╭─ QUOTED PASSAGE
Re-purposing items like radiant heated floor systems to create better gardens and for other prepping needs

I woke up this morning with radiant heated floors on my mind.

I wondered if it could be possible to use this kind of heated floor system in the base of a raised bed garden to warm the soil for germination, and later turn if off so that the germinated seeds can develop properly at a cooler temperature.

Water doesn’t bother heater floor systems. They last 100 years according to the info I read this morning and they use about 300 watts which are less than the average space heater.

The vegetable roots shouldn’t be an issue for the network of pipes that form the framework of the heated floor.

I thought it might be a way to cope with fluctuations in temperatures that seem to be more common. In a crisis, more reliable germination could also save seed from being wasted.

From that idea, I began to consider dual use items or re-purposing items for prepping.

My husband knew a person who used a hot water tank and and the heated water to heat his house. He just kept it circulating throughout the house and this was before heated floors became popular.

Do you re-purpose items in prepping? For anyone who gardens, does the underfloor heating sound viable?


  • Comments (14)

    • 9

      I don’t know very much about gardening, but I know that plants like warm soil. Placing some heated pipes under some planters in a green house would probably help them thrive.

      That would be an interesting science experiment for some kid’s 6th grade science fair.

      • 3


        It would work well in a green house. I like your suggestion to try it for a child’s science fair project. 

        I was thinking of putting them under my outdoor raised beds to warm the soil during germination. I can always cover the beds with plastic if needed.

        There is such a challenge with the climate here (zone 3) when seeding outdoors. A green house is on my wish list, but until I can get one I thought this might work.

        I am going to build in some lighted areas/cabinets above my basement stairs for seed starting, but it won’t be enough room for everything I need to start.
╰─
╭─ RECORD EXTRACTS
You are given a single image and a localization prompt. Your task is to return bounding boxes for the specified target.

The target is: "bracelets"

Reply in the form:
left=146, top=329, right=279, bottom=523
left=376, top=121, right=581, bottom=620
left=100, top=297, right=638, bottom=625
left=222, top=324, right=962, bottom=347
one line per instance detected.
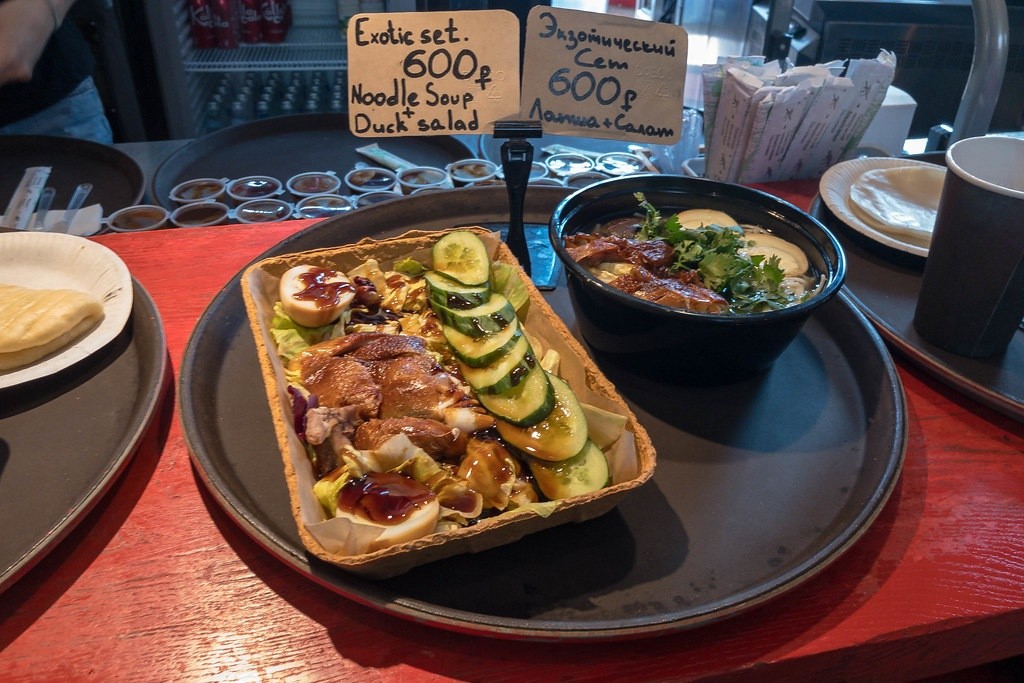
╰─
REQUIRED TASKS.
[1] Answer these questions from the post about using heated floor systems in gardens:
(a) About how many watts does a heated floor system use?
(b) What climate zone does the commenter who wants a green house live in?
(c) What did the person the husband knew use to heat his house?
[2] Return the passage from the post about using heated floor systems in gardens, starting with "I woke up this" and going on through "average space heater.".
The listing has nothing to do with the post above.

RESULTS FOR EACH TASK.
[1]
(a) About 300 watts.
(b) Zone 3.
(c) A hot water tank and the heated water, kept circulating throughout the house.

[2]
I woke up this morning with radiant heated floors on my mind.

I wondered if it could be possible to use this kind of heated floor system in the base of a raised bed garden to warm the soil for germination, and later turn if off so that the germinated seeds can develop properly at a cooler temperature.

Water doesn’t bother heater floor systems. They last 100 years according to the info I read this morning and they use about 300 watts which are less than the average space heater.